In the 1980s, the easiest way to start a nerd fight was to proclaim that your favorite programming language was best. C, Pascal, Lisp, Fortran? Programmers spent hours explaining exactly why their particular way of crafting an if-then-else clause was superior to your way.

That was then. Today, battles involving syntax and structure are largely over because the world has converged on a few simple standards. The differences between the semicolons, curly brackets, and whatnot in C, Java, and JavaScript are minor. Interesting debates about typing and closures still exist, but most are moot because automation is closing the gap. If you don't like specifying a data type, there's a good chance the computer will be able to infer exactly what you meant. If your boss wants JavaScript but you like Java, a cross-compiler will convert all of your statically typed Java into minified JavaScript, ready to run in a browser. Why fight when technology has our backs?

Today, the interesting action is in frameworks. When I sat down with other faculty members at Johns Hopkins University to plan out a new course, frameworks dominated the conversation. Is Angular better than Ember? Is Node.js all that?

We designed a survey course that would explore the architecture of the most important software packages that are the foundation of the Internet. This was the center of the action, worthy of a survey course that would explore the architecture of the most important software packages girding today's Internet.

In this sense, frameworks are the new programming languages. They are where the latest ideas, philosophies, and practicalities of modern-day coding are found. Some flame out, but many are becoming the new fundamental building blocks of programming. Here are seven facets fueling the framework trend — and making frameworks the new favorite hotbed for nerd fights.

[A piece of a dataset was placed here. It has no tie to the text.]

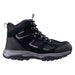 Didiora Mid - Height Hiking Boots for Men by Hi - Tec with Waterproof Upper and Reinforced Heel - MNEX PRO FIGHTING LIMITED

Most coding is stringing together APIs

There was a time when writing software meant deploying all of your knowledge of the programming language to squeeze the most out of the code. It made sense to master the complexity of pointers, functions, and scope — the quality of the code depended on doing the right thing. These days automation handles much of this. If you leave worthless statements in the code, don't worry. The compiler strips out dead code. If you leave pointers dangling, the garbage collector will probably figure it out.

Plus, the practice of coding is different now. Most code is now a long line of API calls. There's occasional reformatting of the data in between API calls, but even those jobs are usually handled by other APIs. A lucky few get to write clever, bit-banging, pointer-juggling code for the guts of our machines, but most of us work with the higher layers. We simply run pipe between APIs.